Angelina Farino Ferrara. Su familia, en el primer año de su reconstitución, se había apropiado de suficiente acción periférica en el ámbito de la droga que sería demasiado sospechoso si solo asesinaran a gente de Gonzaga. ¿Qué supondría la pérdida de unos pocos camellos y consumidores si aquello significaba ganarse la confianza de Toma Gonzaga? Tal vez fueron recolocados en Miami o Atlantic City mientras la señorita Farino Ferrara continuaba asesinando a los drogadictos de Gonzaga.

Kurtz estaba convencido de que Gonzaga no confiaba en Angelina. Sería estúpido confiar en una mujer que disparó a su primer marido y guardó la pistola por motivos sentimentales, según ella. Una mujer que se casó con su segundo y anciano marido para que la entrenara en estrategias y tácticas de robo, y que admitió con toda la calma del mundo haber ahogado a su bebé porque llevaba los genes de Gonzaga.

Kurtz observó de pie junto a la ventana la fría lluvia que caía en la calle Chippewa. Tenía sentido que Gonzaga le «contratara» a él para encontrar en cuatro días al asesino relacionado con la heroína. Cuanto menos, el fracaso de Kurtz le daría a Gonzaga otra razón para cargárselo, si es que su posible implicación en la muerte del padre del mafioso no era suficiente. Y Angelina no iba a montar en cólera cuando supiera que se lo habían cargado; aceptaría la explicación de Toma sin rencores. La vida de un tal Joe Kurtz no era tan importante en el gran plan maestro de las cosas de aquella mujer, especialmente cuando el plan maestro incluía venganza y ambición, que parecían ser el alfa y el omega del espectro emocional de Angelina Farino Ferrara.

Kurtz no tuvo otro remedio que sonreír. Sus opciones eran escasas. Al menos había neutralizado esa bala perdida que era Big Bore Redhawk, sin olvidarse de grabar la conversación telefónica con Angelina para preparar el golpe. Por supuesto, la grabación incriminaba a Joe Kurtz incluso más que a la propia don. En realidad, ambos fueron tan circunspectos al teléfono que la cinta resultaba bastante inútil.
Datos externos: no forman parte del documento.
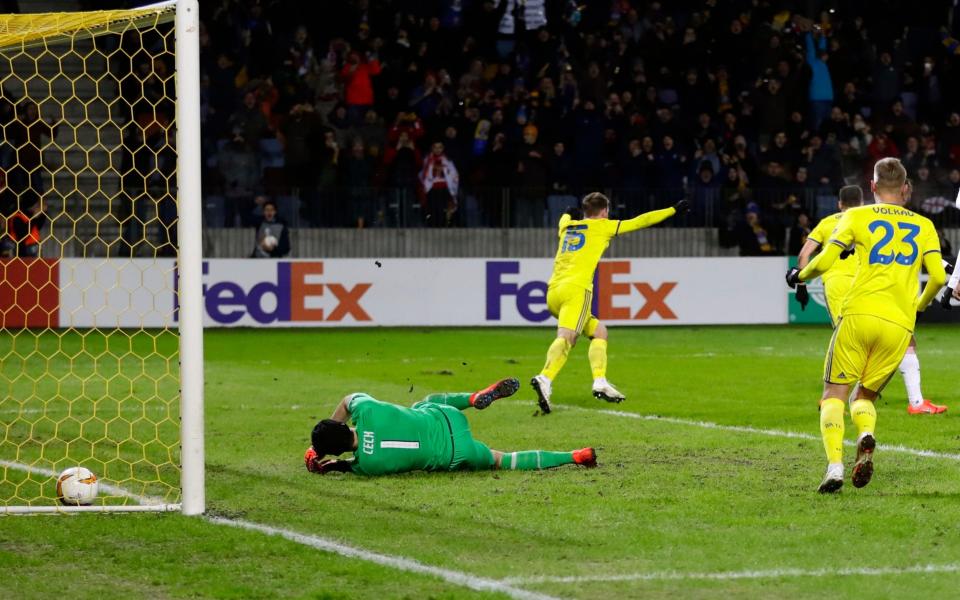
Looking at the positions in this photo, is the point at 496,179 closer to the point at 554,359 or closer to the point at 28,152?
the point at 28,152

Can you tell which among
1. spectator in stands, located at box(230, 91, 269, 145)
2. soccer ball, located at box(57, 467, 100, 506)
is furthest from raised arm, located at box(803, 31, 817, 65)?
soccer ball, located at box(57, 467, 100, 506)

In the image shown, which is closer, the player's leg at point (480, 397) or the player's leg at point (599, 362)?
the player's leg at point (480, 397)

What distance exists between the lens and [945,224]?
960 inches

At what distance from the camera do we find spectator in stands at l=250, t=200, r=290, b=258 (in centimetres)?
2225

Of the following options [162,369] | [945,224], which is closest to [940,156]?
[945,224]

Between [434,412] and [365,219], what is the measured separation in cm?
1479

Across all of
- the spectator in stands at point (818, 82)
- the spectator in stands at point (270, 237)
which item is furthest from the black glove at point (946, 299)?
the spectator in stands at point (818, 82)

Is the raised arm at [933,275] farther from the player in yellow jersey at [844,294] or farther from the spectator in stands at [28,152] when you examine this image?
the spectator in stands at [28,152]

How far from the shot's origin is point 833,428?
26.1 ft

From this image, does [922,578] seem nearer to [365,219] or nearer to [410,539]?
[410,539]

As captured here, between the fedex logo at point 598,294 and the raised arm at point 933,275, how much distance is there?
14.5 m

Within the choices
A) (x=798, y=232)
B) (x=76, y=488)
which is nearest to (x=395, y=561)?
(x=76, y=488)

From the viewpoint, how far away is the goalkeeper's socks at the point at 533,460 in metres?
8.87

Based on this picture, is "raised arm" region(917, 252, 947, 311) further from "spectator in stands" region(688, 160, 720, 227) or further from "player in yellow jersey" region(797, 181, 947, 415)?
"spectator in stands" region(688, 160, 720, 227)
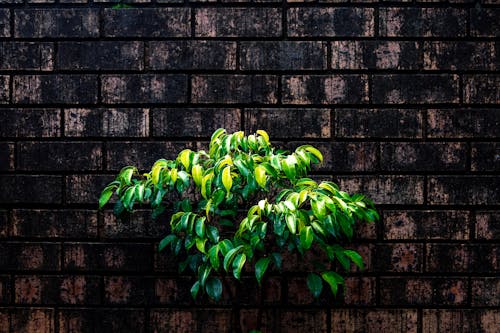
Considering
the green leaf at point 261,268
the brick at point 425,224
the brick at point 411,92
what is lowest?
the green leaf at point 261,268

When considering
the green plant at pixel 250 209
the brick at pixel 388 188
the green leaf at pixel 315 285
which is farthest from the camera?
the brick at pixel 388 188

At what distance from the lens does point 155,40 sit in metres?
2.16

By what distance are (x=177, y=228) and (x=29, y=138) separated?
37.4 inches

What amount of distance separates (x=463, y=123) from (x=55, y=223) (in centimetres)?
185

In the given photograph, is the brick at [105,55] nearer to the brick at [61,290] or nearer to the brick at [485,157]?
the brick at [61,290]

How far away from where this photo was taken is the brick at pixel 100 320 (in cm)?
215

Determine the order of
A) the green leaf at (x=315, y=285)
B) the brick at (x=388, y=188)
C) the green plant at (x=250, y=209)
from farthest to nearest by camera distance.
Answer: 1. the brick at (x=388, y=188)
2. the green leaf at (x=315, y=285)
3. the green plant at (x=250, y=209)

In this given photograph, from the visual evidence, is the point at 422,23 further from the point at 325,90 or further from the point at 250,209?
the point at 250,209

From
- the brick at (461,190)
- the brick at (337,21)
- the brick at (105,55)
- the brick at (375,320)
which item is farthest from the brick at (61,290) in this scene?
the brick at (461,190)

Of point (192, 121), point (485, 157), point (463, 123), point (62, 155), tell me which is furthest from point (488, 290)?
point (62, 155)

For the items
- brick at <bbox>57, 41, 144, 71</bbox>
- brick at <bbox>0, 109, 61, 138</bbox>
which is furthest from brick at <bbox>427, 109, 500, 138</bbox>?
brick at <bbox>0, 109, 61, 138</bbox>

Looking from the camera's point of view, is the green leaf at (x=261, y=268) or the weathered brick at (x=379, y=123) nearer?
the green leaf at (x=261, y=268)

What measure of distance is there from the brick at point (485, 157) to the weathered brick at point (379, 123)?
10.2 inches

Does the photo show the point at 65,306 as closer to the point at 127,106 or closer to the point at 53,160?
the point at 53,160
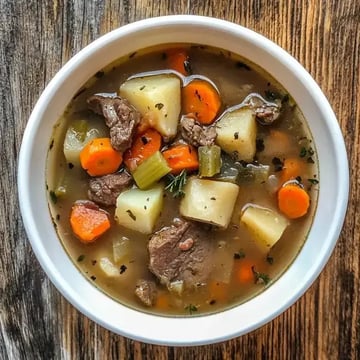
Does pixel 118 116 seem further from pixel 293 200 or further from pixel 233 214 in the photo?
pixel 293 200

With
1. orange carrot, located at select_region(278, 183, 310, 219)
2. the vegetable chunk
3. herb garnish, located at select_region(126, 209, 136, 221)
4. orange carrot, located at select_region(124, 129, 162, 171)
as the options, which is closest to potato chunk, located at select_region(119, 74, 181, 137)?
orange carrot, located at select_region(124, 129, 162, 171)

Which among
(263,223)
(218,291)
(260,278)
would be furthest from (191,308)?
(263,223)

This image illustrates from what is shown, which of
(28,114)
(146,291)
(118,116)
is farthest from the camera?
(28,114)

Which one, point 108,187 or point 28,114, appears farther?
point 28,114

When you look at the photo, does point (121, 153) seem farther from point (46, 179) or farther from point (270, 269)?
point (270, 269)

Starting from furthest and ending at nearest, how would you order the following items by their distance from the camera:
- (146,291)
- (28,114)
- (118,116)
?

Entonces todo se reducía a los cinco mil dólares en el sobre con el dinero del adelanto que Kurtz seguía llevando encima. Los usaría el martes por la mañana, día de Halloween, cuando se marchara para siempre de Búfalo, Nueva York, después de comprar un coche usado para cruzar la frontera del estado (y violar su condicional). Kurtz conocía a unas cuantas personas en el país, tal vez la más importante ahora mismo era un cirujano plástico de Oklahoma City que proporcionaba a gente como Joe Kurtz nuevos rostros e identidades a cambio de una buena cantidad en efectivo.

Sin embargo, iba a necesitar bastante más dinero. Kurtz conseguiría quince mil en un instante, con solo pedirle a Arlene que comprara su teórica parte de campanasdeboda.com y buscaatuamor.com, pero no haría tal cosa. Su secretaria llevaba años esperando para empezar un negocio online como aquel, si bien la idea de las búsquedas de amores de instituto la barruntó Kurtz durante su condena en la prisión de Attica.

Bueno, siempre podía conseguir dinero de otras maneras.

Kurtz se colocó su gorra de béisbol, se metió la 38 en el cinturón y se encaminó al Pinto. Tenía que ver a alguien en Lackawanna.